Using JDO and HSQLDB To Process Lots of Data in Limited Memory
- Quick Intro to JDO
- The Problem at Hand
- Persisting the Objects
- Retrieving the Objects
- The Wrap-Up
Having more data than memory is a problem that has faced developers since the dawn of computing. These days, the typical way to handle this problem is via a database running on a separate server. But, for a variety of reasons, that's not always an option. Another common solution is to use a file-based collection mechanisma B-tree or the like. But there's no standard implementation of a B-tree in Java, and developing one that works well is not a small task.
In this article, we'll look at another option, a sort of combination of the two I've just mentioned. We'll make use of the HSQL Database Engine (HSQLDB), an open source lightweight database that can be instantiated as needed and configured to store its data on the filesystem. Rather than working directly with the database via JDBC, however, we'll store and retrieve our data via Sun's Java Data Objects extension, with the idea of saving a lot of excess coding without losing too much in terms of performance.
Quick Intro to JDO
Java Data Objects (JDO) is Sun's take on object persistence for Java. Object persistence is basically the automated storage and retrieval of objects to and from a database without having to worry about any database internals in the code.
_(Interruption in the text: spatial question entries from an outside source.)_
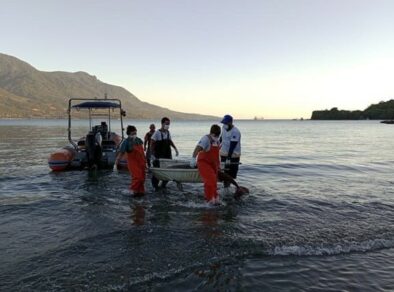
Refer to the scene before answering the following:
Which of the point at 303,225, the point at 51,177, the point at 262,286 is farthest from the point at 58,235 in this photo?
the point at 51,177

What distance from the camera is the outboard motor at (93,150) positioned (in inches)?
611

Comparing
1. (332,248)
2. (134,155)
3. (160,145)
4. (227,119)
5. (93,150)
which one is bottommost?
(332,248)

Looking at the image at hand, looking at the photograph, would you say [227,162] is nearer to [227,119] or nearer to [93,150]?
[227,119]

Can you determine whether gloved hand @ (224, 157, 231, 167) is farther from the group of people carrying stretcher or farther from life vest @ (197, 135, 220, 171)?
life vest @ (197, 135, 220, 171)

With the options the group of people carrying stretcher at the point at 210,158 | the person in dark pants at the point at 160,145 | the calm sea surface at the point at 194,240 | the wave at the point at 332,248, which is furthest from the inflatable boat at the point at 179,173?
the wave at the point at 332,248

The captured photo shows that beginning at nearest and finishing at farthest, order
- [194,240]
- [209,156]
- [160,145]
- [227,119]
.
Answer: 1. [194,240]
2. [209,156]
3. [227,119]
4. [160,145]

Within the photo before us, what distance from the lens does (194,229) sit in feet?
25.3

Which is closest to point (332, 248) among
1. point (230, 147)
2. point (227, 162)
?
point (227, 162)

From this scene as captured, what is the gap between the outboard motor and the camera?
51.0 ft

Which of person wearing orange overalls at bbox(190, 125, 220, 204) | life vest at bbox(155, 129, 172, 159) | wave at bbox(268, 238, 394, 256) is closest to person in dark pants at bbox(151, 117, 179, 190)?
life vest at bbox(155, 129, 172, 159)

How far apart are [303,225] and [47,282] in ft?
17.6

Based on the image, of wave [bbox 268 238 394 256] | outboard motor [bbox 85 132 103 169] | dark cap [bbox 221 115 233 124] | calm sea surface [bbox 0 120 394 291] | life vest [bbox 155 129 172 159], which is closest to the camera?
calm sea surface [bbox 0 120 394 291]

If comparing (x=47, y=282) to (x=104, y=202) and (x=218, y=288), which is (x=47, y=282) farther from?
(x=104, y=202)

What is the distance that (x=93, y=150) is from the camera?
15695 mm
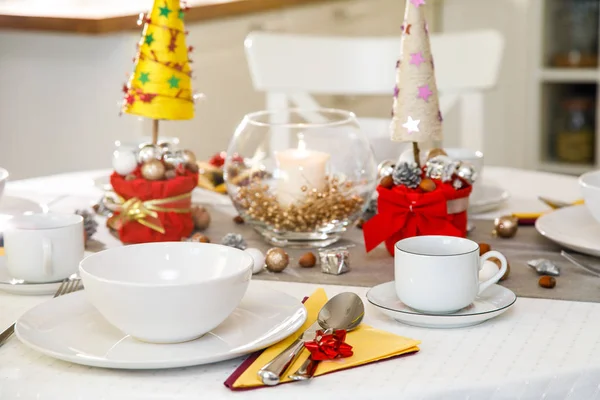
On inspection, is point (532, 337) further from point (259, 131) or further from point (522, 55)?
point (522, 55)

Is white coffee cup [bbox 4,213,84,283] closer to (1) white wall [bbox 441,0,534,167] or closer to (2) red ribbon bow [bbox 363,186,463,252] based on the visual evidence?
Answer: (2) red ribbon bow [bbox 363,186,463,252]

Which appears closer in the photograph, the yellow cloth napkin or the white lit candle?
the yellow cloth napkin

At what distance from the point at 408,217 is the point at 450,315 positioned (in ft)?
0.88

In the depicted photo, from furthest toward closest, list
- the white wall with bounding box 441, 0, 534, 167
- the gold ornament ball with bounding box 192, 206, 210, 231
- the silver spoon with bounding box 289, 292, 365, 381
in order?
the white wall with bounding box 441, 0, 534, 167
the gold ornament ball with bounding box 192, 206, 210, 231
the silver spoon with bounding box 289, 292, 365, 381

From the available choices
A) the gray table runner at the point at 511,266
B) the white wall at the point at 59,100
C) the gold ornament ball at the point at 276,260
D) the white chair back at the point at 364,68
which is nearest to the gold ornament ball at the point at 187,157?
the gray table runner at the point at 511,266

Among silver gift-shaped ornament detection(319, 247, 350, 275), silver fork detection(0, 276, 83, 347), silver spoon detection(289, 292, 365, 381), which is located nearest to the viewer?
silver spoon detection(289, 292, 365, 381)

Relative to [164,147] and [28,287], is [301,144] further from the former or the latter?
[28,287]

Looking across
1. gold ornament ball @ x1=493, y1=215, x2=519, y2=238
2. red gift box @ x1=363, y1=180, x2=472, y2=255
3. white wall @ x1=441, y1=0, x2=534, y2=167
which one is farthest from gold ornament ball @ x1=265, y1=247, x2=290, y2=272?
white wall @ x1=441, y1=0, x2=534, y2=167

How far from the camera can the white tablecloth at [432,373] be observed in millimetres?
632

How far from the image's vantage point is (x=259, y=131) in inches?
43.8

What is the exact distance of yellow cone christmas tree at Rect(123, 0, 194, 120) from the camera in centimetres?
113

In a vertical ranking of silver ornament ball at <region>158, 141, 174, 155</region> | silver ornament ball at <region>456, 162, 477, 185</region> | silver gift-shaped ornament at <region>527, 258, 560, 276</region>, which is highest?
silver ornament ball at <region>158, 141, 174, 155</region>

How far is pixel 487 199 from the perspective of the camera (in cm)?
130

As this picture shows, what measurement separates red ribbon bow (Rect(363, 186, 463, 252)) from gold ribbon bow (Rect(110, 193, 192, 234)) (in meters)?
0.26
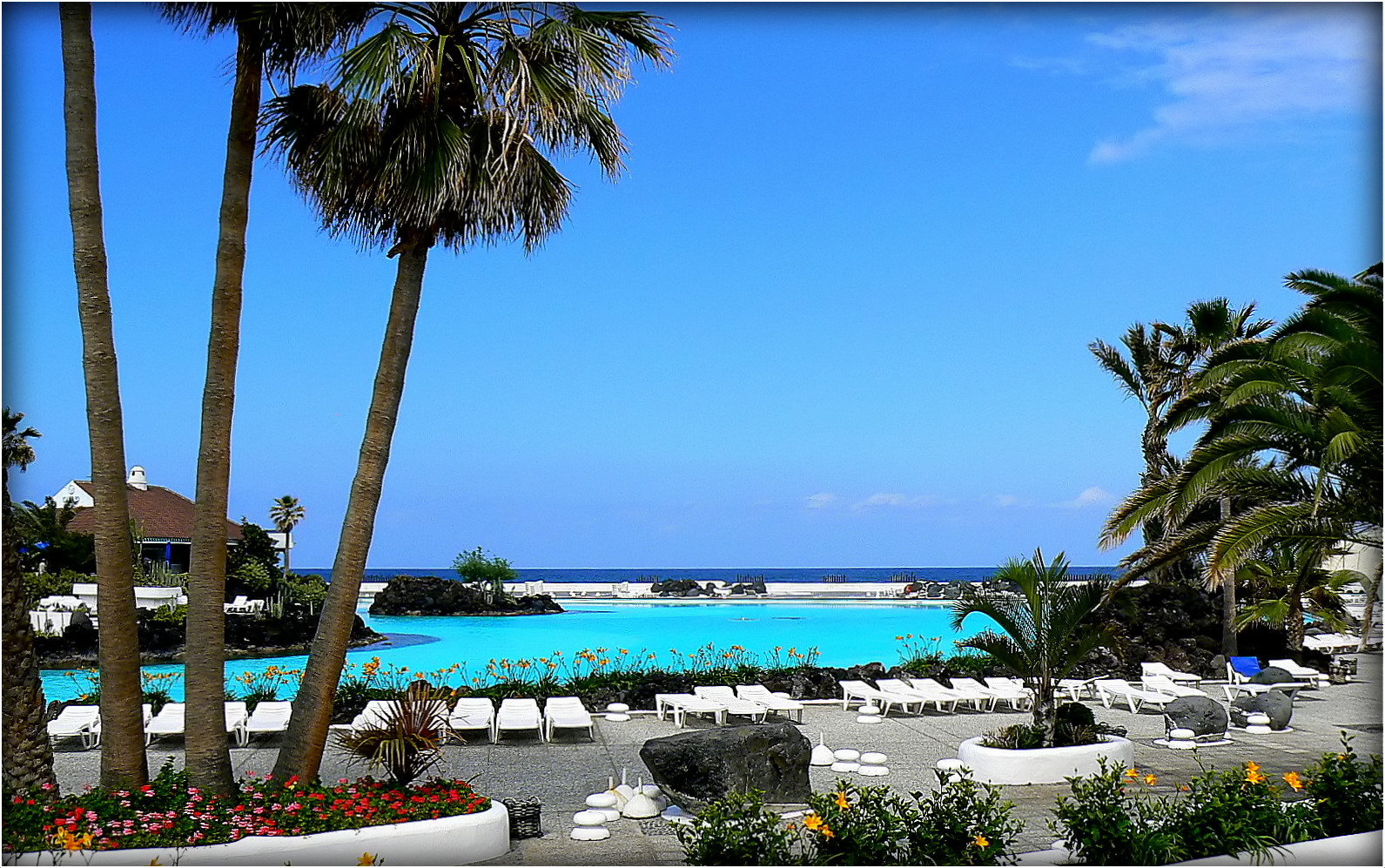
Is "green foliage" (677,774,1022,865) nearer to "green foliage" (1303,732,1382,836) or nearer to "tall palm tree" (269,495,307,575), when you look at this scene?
"green foliage" (1303,732,1382,836)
Accessing a database is not a complicated task in Java via JDBC, but the code to store and retrieve objects can get a bit messy, especially when you're dealing with inter-object relationships. This situation often results in lots of tedious extra code to develop and maintain, which of course is bad news.
JDO hides all that away. Objects are mapped to tables in the database outside your code, and while you may need to tweak some of the mappings yourself, most JDO packages handle the dirty work. We'll use JDO Genie for this article, thanks to its support for HSQLDB and easy-to-use tools that ship with it. JDO Genie includes a GUI Workbench application for handling tasks such as selecting your database implementation, mapping classes to tables, and creating those tables (along with a number of other monitoring functions that go beyond the scope of this article).
Both HSQLDB and JDO Genie can be run in server mode or standalone mode, allowing you to run them locally or serve others remotely. We'll run everything standalone for this article.